Champier, Symphorien, La vie de Bayard, Denis Crouzet (éd.), Imprimerie Nationale Éditions, 1992, 291 p.

 

vp. 115

Aultre epistre à Monseigneur Merlin de Sainct Gelays aulmosnier de monseigneur le Dauphin. Symphorien Champier

 

Le tesmoignaige du passé, la lumière de vérité, le messagier des antiquités, la vie de memoyre, que maintenant on appelle histoyre, les anciens on preferés devant tous aultres gerres d’escripture, et on dit estre utile et très necessayre aulx hommes, pource qu’elle nous demonstre comme debvons vivre, ce que debvons enuyvre et pareillement fouyr, et comme noz operations par bons moyens se doubvent diriger en vertu ; tout ce, nous montre histoire appertement et par exemple. Car tout demeureroyt en tenebres si la lumiere des histoyres n’estoit et ne demonstroyt les choses passées. Et comme disent les anciens, il n’est pas plus d’honneur aulx victorieulx que  aulx scripteurs et historyens des victoyres, et n’est pas moyns à louer homere descripvant les gestes troyennes que Hectore ou Achilles qui d’icelles ont est la gloyre. Si histoyre n’eust esté trouvé, les hommes ne parleroyent que des choses de leur temps seulement.
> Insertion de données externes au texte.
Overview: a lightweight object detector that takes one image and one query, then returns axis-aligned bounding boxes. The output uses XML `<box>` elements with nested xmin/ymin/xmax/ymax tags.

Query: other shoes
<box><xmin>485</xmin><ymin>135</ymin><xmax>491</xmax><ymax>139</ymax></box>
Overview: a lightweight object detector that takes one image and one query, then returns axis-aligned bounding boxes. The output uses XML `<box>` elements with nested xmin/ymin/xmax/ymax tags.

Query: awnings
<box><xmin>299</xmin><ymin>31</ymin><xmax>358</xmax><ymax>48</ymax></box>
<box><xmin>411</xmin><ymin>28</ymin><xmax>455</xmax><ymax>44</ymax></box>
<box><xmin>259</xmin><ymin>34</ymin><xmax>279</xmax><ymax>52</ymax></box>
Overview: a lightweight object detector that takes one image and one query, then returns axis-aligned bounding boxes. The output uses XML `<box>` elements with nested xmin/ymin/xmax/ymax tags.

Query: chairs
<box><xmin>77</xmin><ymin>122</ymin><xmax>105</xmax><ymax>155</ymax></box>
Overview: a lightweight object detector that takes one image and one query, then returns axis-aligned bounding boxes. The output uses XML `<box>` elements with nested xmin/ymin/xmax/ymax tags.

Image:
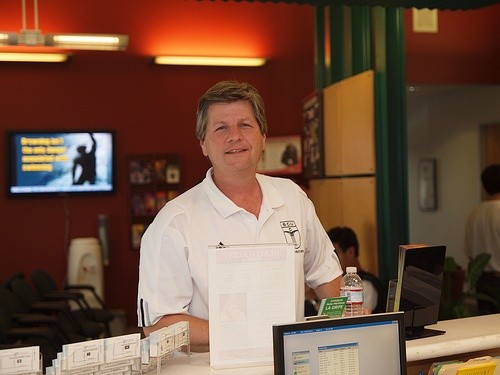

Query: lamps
<box><xmin>0</xmin><ymin>0</ymin><xmax>127</xmax><ymax>64</ymax></box>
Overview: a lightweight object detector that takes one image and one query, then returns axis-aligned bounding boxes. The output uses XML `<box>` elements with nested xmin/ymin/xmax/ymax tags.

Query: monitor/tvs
<box><xmin>4</xmin><ymin>128</ymin><xmax>117</xmax><ymax>198</ymax></box>
<box><xmin>272</xmin><ymin>311</ymin><xmax>408</xmax><ymax>375</ymax></box>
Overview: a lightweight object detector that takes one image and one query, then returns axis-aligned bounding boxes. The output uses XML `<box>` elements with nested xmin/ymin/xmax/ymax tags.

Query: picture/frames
<box><xmin>417</xmin><ymin>158</ymin><xmax>437</xmax><ymax>211</ymax></box>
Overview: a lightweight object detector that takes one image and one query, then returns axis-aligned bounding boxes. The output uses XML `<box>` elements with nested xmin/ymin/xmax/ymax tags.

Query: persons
<box><xmin>304</xmin><ymin>227</ymin><xmax>386</xmax><ymax>315</ymax></box>
<box><xmin>137</xmin><ymin>81</ymin><xmax>345</xmax><ymax>352</ymax></box>
<box><xmin>463</xmin><ymin>163</ymin><xmax>500</xmax><ymax>317</ymax></box>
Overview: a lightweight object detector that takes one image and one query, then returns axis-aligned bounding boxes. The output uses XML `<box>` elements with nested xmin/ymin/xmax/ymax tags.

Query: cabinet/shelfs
<box><xmin>128</xmin><ymin>151</ymin><xmax>182</xmax><ymax>250</ymax></box>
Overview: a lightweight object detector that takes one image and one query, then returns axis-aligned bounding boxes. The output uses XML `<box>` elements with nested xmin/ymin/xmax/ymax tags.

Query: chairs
<box><xmin>0</xmin><ymin>269</ymin><xmax>113</xmax><ymax>374</ymax></box>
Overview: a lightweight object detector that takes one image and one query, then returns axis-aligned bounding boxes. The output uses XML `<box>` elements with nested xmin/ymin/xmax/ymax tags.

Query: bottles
<box><xmin>339</xmin><ymin>266</ymin><xmax>364</xmax><ymax>317</ymax></box>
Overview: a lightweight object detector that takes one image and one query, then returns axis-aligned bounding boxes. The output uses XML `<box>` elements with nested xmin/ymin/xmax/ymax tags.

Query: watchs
<box><xmin>311</xmin><ymin>297</ymin><xmax>320</xmax><ymax>305</ymax></box>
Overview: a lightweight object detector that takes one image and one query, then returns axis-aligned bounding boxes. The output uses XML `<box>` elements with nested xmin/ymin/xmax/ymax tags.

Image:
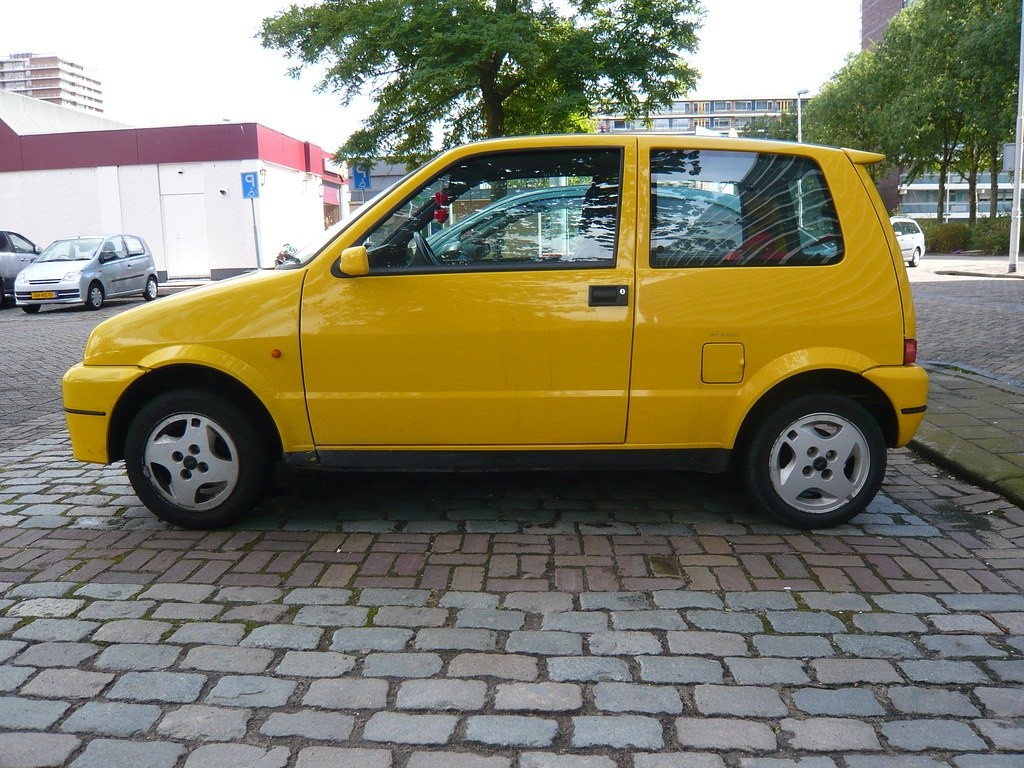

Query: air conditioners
<box><xmin>27</xmin><ymin>81</ymin><xmax>32</xmax><ymax>85</ymax></box>
<box><xmin>28</xmin><ymin>91</ymin><xmax>33</xmax><ymax>97</ymax></box>
<box><xmin>26</xmin><ymin>71</ymin><xmax>31</xmax><ymax>76</ymax></box>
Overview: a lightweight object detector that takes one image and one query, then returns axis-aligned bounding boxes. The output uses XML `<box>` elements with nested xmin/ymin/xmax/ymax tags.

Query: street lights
<box><xmin>796</xmin><ymin>87</ymin><xmax>809</xmax><ymax>228</ymax></box>
<box><xmin>943</xmin><ymin>143</ymin><xmax>965</xmax><ymax>224</ymax></box>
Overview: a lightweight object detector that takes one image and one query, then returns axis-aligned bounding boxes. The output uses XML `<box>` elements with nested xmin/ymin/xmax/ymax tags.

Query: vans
<box><xmin>0</xmin><ymin>230</ymin><xmax>50</xmax><ymax>308</ymax></box>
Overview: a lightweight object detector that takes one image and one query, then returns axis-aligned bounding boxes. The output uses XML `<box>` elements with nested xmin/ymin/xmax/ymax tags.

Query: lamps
<box><xmin>260</xmin><ymin>167</ymin><xmax>266</xmax><ymax>185</ymax></box>
<box><xmin>319</xmin><ymin>184</ymin><xmax>325</xmax><ymax>197</ymax></box>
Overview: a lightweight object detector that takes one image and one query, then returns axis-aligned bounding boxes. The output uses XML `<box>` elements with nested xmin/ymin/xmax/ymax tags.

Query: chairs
<box><xmin>97</xmin><ymin>241</ymin><xmax>115</xmax><ymax>259</ymax></box>
<box><xmin>579</xmin><ymin>178</ymin><xmax>615</xmax><ymax>262</ymax></box>
<box><xmin>78</xmin><ymin>242</ymin><xmax>91</xmax><ymax>252</ymax></box>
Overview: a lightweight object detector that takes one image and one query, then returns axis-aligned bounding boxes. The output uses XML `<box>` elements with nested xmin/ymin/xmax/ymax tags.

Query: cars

A toy doncques, chier amy Merlin, ay voulu ceste histoyre envoyer pour ce que elle est d’ung preux en tous les autres qui on esté au pays de monseigneur le Daulphin, au service duquel tu es ordinayrement et des plus familiers. Et d’autant que monseigneur le Daulphin est filz du premier filz de l’esglise, aisné, n’est de merveilles si en son pays du Daulphiné est né ung des plus chevalereulx qui aye esté de son temps. Car ainsi que le Daulphin est le plus noble poyson, et beau, et bening, et de doulce nature, que soyt en la mer, ainsi monseigneur le daulphin est entre tous jeunes princes très noble, beau, ening et de nature

vp. 116

courtoyse. Et veu qu’il est ainsy d’aultant que son pere a vouu prendre l’ordre de Chevalerie par les mains du feu noble Bayard, à plus forte raison voudra mondit seigneur prandre recreation aulx gestes et histoyres du preux Bayard, lequel a prins naissance au pays don il est souverain seigneur et du quel il porte le tiltre.

Et tu scés assés comme les gestes en ceste histoyre contenues, peuvent donner exemples à tous jeusnes chevaliers qui veulent armes pourter. Lucius luculus, lequel escript en grec les batailles de Marsus, par la seule congnoissance des histoyres devint très saige et prudent et hardy capitaine sur tous les aultres de son temps. La congnoissance des histoyres non seulement deleicte l’entendement de l’homme, mais aussy est utile à tous humains pour la congnoissance des choses passées par laquelle plusieurs foys les jeunes sont réputés plus saiges que aulcun anciens, et ce est par la seulle lecture des histoyres. Si, en ceste histoyre, je recite aulcunes infortunes que les françoys ont eues de nostre temps, pour ce n’en doibs estre reprins. Car ung vray historien doibt escripre aussi tost les informtunes et adversités comme les prosperités. Et n’est pas moins à louer Titus livius romain de ce qu’il a escript comme Romme fust prinse et brulée par ceulx de gaule dicte maintenant France, que quand il descript le triumphe de Paulus Emilius, lequel il eust des macédoniens, ou quant il descript les victoyres de Scipion aphricain. La nature des historiens est d’escripre prosperités et adversités ensemble. Xenophon, très grand philosophe, quant il descript la destruction de Athenes et la famine d’icelle cité, triste et doulent et avec larmes descript ; mais non obstant, pour ce que il estimoyt estre utile à la postérité, ne delaissat à ce fayre.

Doncques mon amy Merlin, je te prie, vueille excuser les faultes de ce petit libre (si aulcunes en y a), et si ne sont escriptes en vraye rethoricque françoyse comme les epistre de Ovide translateur de latin en notre langue gallicaine par feu ton oncle evesque de Angolesme. Je te ay bien voulu cette epistre envoyer, pour te donner à congnoistre que, à celle foys que tu fustz en ma maison à Lyon avec plusieurs aultres docteurs et litterés, entre

vp. 117

tous aultres me pleust ton eloquence et adorne langaige. Vueilles doncques recongnoistre l’amour de moy envers toy et faictz que elle soyt reciproque, et soye juge de noz labeurs. Et à tant prie celluy que la terre par sa providence colloquast au centre du monde, qu’il luy plaise donner vie longue à monseigneur le Daulphin Françoys, duquel es serviteur ordinayre, e, à messeigneurs ses freres et à toy ensemble, vie en longueur Nestorienne et Davidtique en meurs et devotion.